批判に屈せず“最高な”ディープボールを披露したドルフィンズQBタゴヴァイロア
2022年06月03日(金) 15:37マイアミ・ドルフィンズが今オフシーズンにオフェンスの大改革を行った後、マイアミではトゥア・タゴヴァイロアのクオーターバック(QB)としての能力を疑問視する声が広がっていた。
具体的には、タゴヴァイロアの腕の強さに対して疑いが強まっている。ドルフィンズの新ヘッドコーチ(HC)マイク・マクダニエルは現地2日(木)の練習後にQBの腕にどれほど自信があるかと問われた際に、そうした疑問を持たれていることを十分に承知している様子を見せた。
マクダニエルHCは報道陣におどけた調子で「今日は良いディープボールがあったってこと?」と質問し、「成功率にかなりの自信があったかって? いくらかあるね」と続けている。
タゴヴァイロアがワイドレシーバー(WR)タイリーク・ヒルに向かって投げたディープパスの成功はドルフィンズの練習を締めくくるのに十分にふさわしいものだった。それはタゴヴァイロアのディープボールが向上したことを示す一例に過ぎないかもしれないが、それによって24歳のQBは批判に堂々と対処する機会を得ている。ちなみに、ヒルはドルフィンズが今オフシーズンに獲得した選手の中で最も注目を集めた選手だ。

■ データ ■
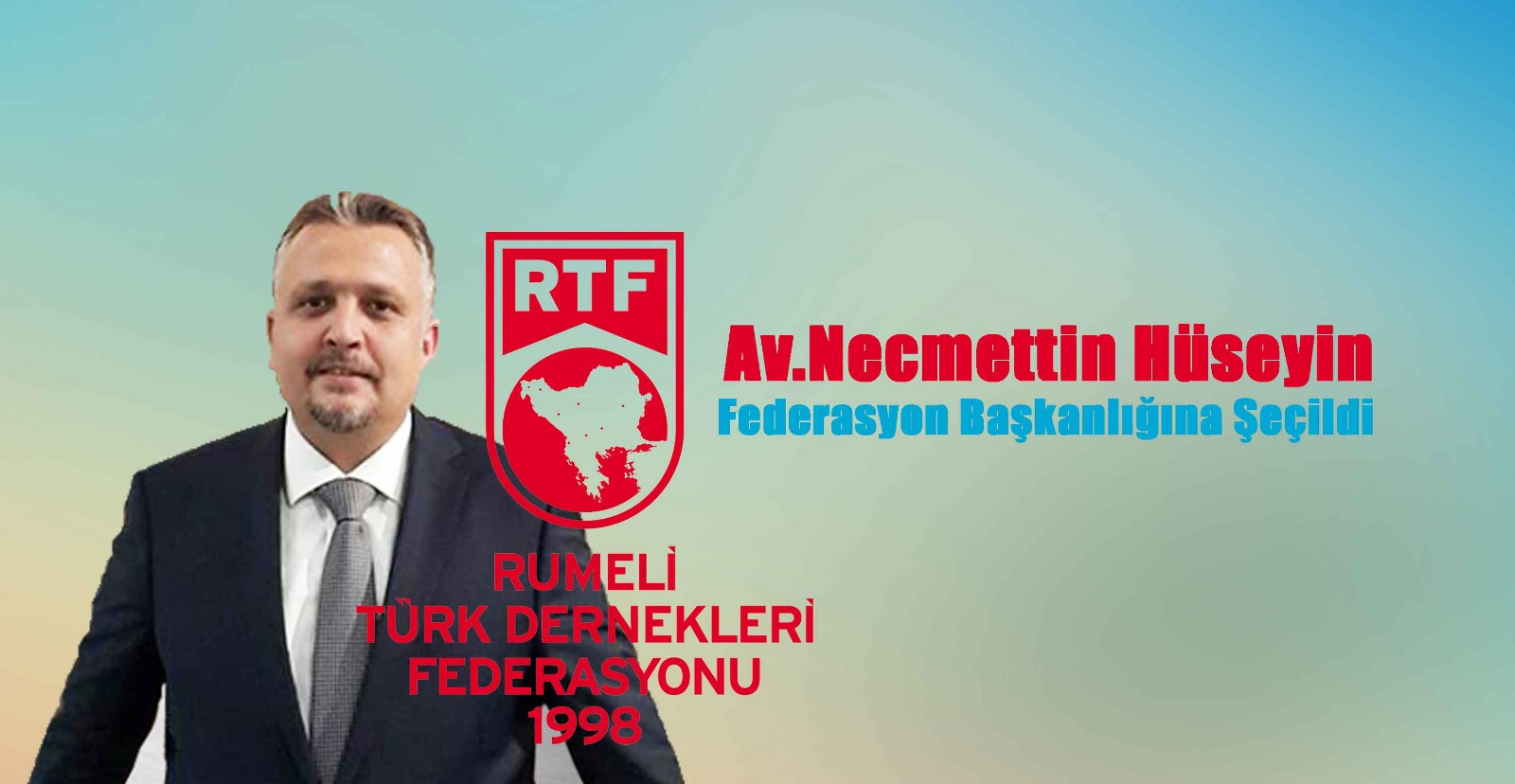 Av.Necmettin Hüseyin Rumeli Türk Dernekleri Federasyonu Başkanlığına seçildi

■ 取り組む課題 ■
1. 学習テキストのうち「タゴヴァイロアがワイドレシーバー」で始まる段落を、主な事実を残して短い箇条書きに書き直しなさい。
2. 学習テキストを、その最後の文の後から書き継ぎなさい。

■ 課題の解答 ■
1.
- タゴヴァイロアがWRタイリーク・ヒルに投げたディープパスが成功し、ドルフィンズの練習を締めくくるのにふさわしいものとなった。
- これはディープボール向上の一例に過ぎないかもしれないが、24歳のQBは批判に堂々と対処する機会を得ている。
- ヒルは、ドルフィンズが今オフシーズンに獲得した選手の中で最も注目を集めた選手である。

2.
タゴヴァイロアは「俺はそれをゾーン分けしているだけだ」と語っている。「つまり、俺たちは練習に来ているけど、他のみんな、“Twitter(ツイッター)”戦士とかキーボード戦士(インターネット上で挑発的な内容を投稿をする人)とか、どう呼んでもいいけど、彼らはここで俺たちと一緒に一生懸命に練習しているわけじゃない。だから、最後のタイリークへの一球を録画したかどうか知らないし――あなたはどうか知らないけど、あれは最高だったんじゃないか」
一連の攻撃陣のアップグレードの中で見過ごされている存在であるマクダニエルHCは、ディープボールをどう考えているのかについて、コーチと選手の両方の視点から次のように説明した。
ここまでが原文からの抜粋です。